January 6, 2022
Only What Matters in Health Information Policy
Do you feel like you need an inspiration to face these challenging times -- some beacon of positivity and good humor? Two words: Betty White. Normally, it is sad when people die, but Betty White would rather us celebrate a long life well-lived. It wasn’t that she was blissfully ignorant of life’s trials, she just chose to make light of things with quips like “The older you get, the better you get. Unless you’re a banana.” Actually, that was the cleanest joke we could find...even her Super Bowl Snickers commercial isn’t fit for a family newsletter. We also acknowledge that Betty wasn’t a big fan of modern IT tools that are typically the subject of this newsletter, but her connection to great healthcare is undeniable (see her Top 10 Tips for a Long and Healthy Life).

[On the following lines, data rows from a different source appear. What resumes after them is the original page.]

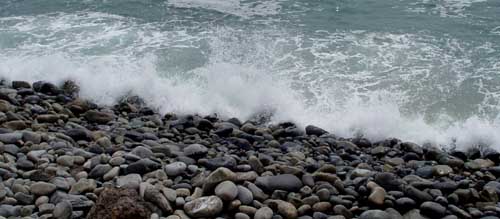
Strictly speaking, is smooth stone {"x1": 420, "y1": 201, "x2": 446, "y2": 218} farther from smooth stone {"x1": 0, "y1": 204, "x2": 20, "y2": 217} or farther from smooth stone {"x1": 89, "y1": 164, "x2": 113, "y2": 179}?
smooth stone {"x1": 0, "y1": 204, "x2": 20, "y2": 217}

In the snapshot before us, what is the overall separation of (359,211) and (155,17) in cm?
864

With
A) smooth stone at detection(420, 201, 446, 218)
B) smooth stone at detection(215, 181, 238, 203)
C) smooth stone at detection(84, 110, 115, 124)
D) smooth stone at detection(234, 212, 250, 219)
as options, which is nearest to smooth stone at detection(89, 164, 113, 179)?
smooth stone at detection(215, 181, 238, 203)

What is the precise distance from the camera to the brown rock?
14.6 ft

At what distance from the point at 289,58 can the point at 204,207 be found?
18.8 ft

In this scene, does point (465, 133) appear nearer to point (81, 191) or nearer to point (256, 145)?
point (256, 145)

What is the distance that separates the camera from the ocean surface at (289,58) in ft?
27.7

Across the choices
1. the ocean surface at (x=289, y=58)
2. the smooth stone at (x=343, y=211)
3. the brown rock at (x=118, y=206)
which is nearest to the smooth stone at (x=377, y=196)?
the smooth stone at (x=343, y=211)

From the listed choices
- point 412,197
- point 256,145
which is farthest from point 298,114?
point 412,197

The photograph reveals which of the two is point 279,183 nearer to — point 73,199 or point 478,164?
point 73,199

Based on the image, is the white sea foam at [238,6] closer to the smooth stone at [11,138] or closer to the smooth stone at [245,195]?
the smooth stone at [11,138]

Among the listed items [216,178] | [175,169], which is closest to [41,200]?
[175,169]

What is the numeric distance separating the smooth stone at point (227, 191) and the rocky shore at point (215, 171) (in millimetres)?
11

Here is some news that will make you glad you’re not a banana:
The White House Office of Science and Technology Policy is asking people to weigh in on how smartphone apps, telehealth visits, and other digital tech can help people stay healthy and create a more equitable healthcare system.
René Quashie of the Consumer Technology Association said there is “a lot of interest” in digital health tech at this year’s consumer tech trade show, CES 2022, where more than 100 health companies featured their innovative solutions this week.
Elizabeth Holmes was found guilty of fraud for convincing investors of the falsehood that her Theranos company’s high-tech lab tests could deliver accurate results from one drop of blood. Some experts wonder if this will have implications for future biotech investments (some said it is unclear, some said no, some said probably not), but it seems that the lesson from the Theranos rise and fall is that we need to review how federal regulators are overseeing lab-developed tests (see a full explanation by former FDA Commissioner Scott Gottlieb).
One Thoughtful Paragraph
Like Betty White, John Madden spent a lifetime bringing joy to multiple generations but he too just died last week. Unlike Betty White, John Madden was a huge guy who used modern technology to teach people how to be sophisticated fans of football by mapping out replays using a Telestrator during televised games. This is what we need in healthcare -- a big, funny guy who can help take the complicated price transparency data, health records, quality information -- and map it out for regular people so they know which doctor to see, how much to pay, and how to take better care of themselves between visits. Instead of a big guy, there are a number of companies that are trying to make things easier with modern tools -- like one of the consumer-helper apps featured this week at CES 2022, Vivoo, that tells you about your health after you pee on a test strip. Or how the purpose of the new Vera Whole Health buyout of Castlight is to help people better understand their out-of-pocket costs for medical services. John Madden eventually graduated from the Telestrator to sophisticated, interactive video games, and healthcare may be headed there too (like Mightier, a video game that helps children with emotional regulation, or this video game designed to treat older adults with depression, or how Facebook/Meta’s virtual reality tech Oculus may transform healthcare). Wouldn’t it be great if one of these things featured an animated John Madden explaining how much a health service will cost us and then at the end he yells Boom!